## Task statement
Up to and including the line that holds "[camera-trap image, curated labels]", print the data exactly from its first line; do not print the pictures.
*** Opening of Information supplied ***
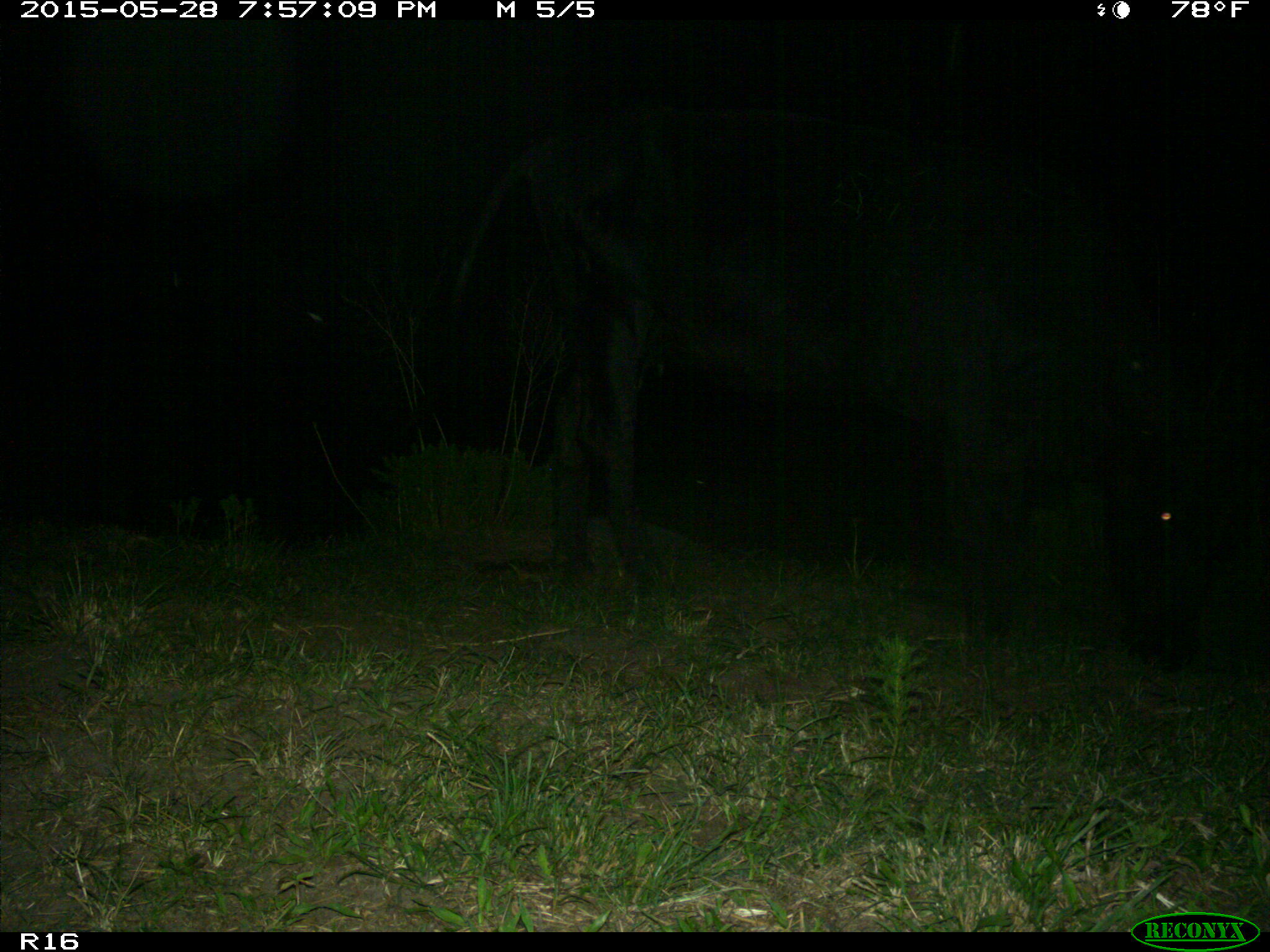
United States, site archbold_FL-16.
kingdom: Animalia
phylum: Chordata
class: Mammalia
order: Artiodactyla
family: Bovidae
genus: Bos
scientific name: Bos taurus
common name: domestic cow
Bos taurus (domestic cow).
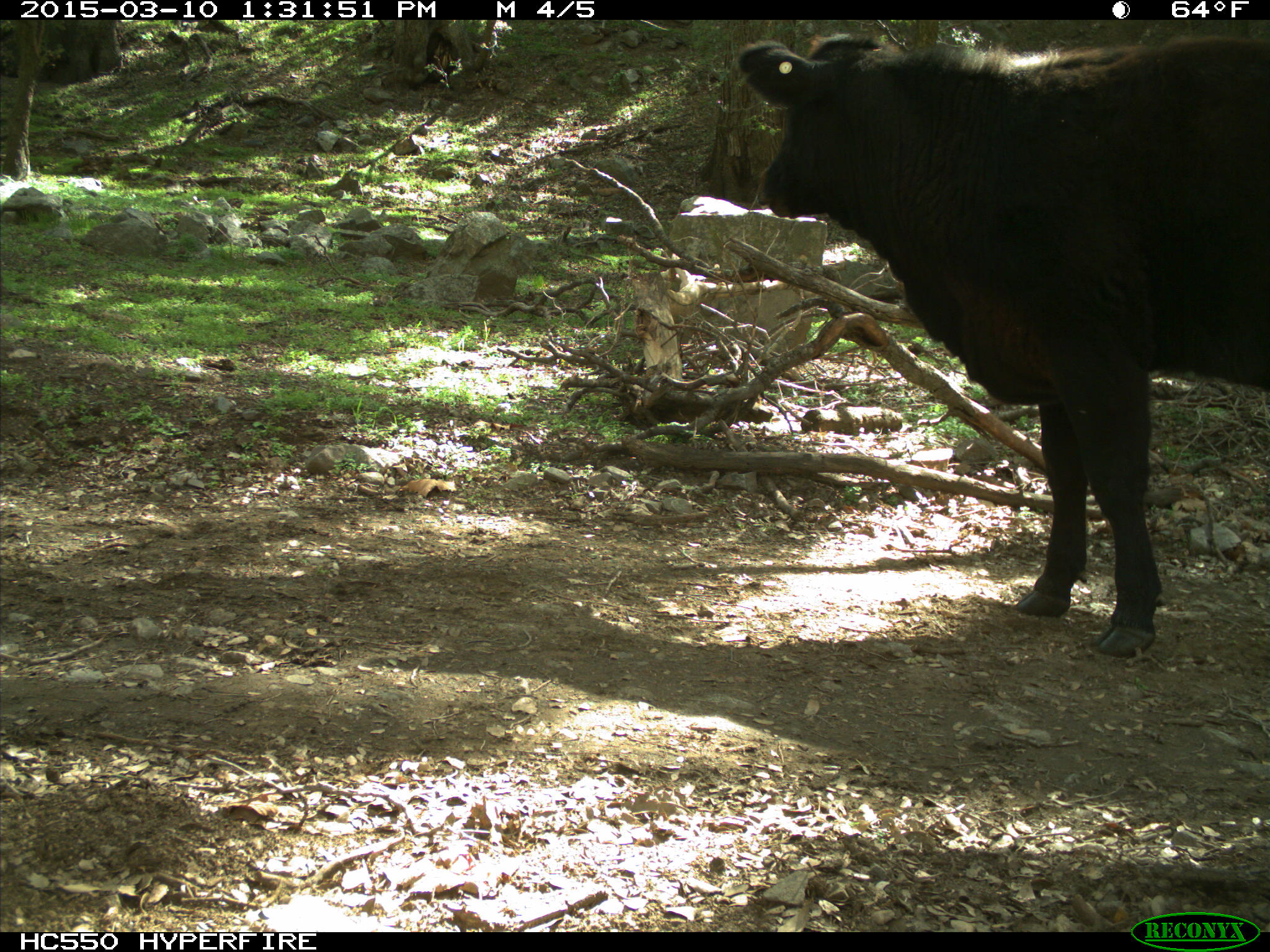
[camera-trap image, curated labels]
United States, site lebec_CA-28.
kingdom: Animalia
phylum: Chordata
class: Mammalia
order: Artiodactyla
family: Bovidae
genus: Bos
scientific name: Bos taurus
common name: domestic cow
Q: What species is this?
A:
*** Close of Information supplied ***
## Result of the exercise
United States, site archbold_FL-16.
kingdom: Animalia
phylum: Chordata
class: Mammalia
order: Artiodactyla
family: Bovidae
genus: Bos
scientific name: Bos taurus
common name: domestic cow
Bos taurus (domestic cow).
[camera-trap image, curated labels]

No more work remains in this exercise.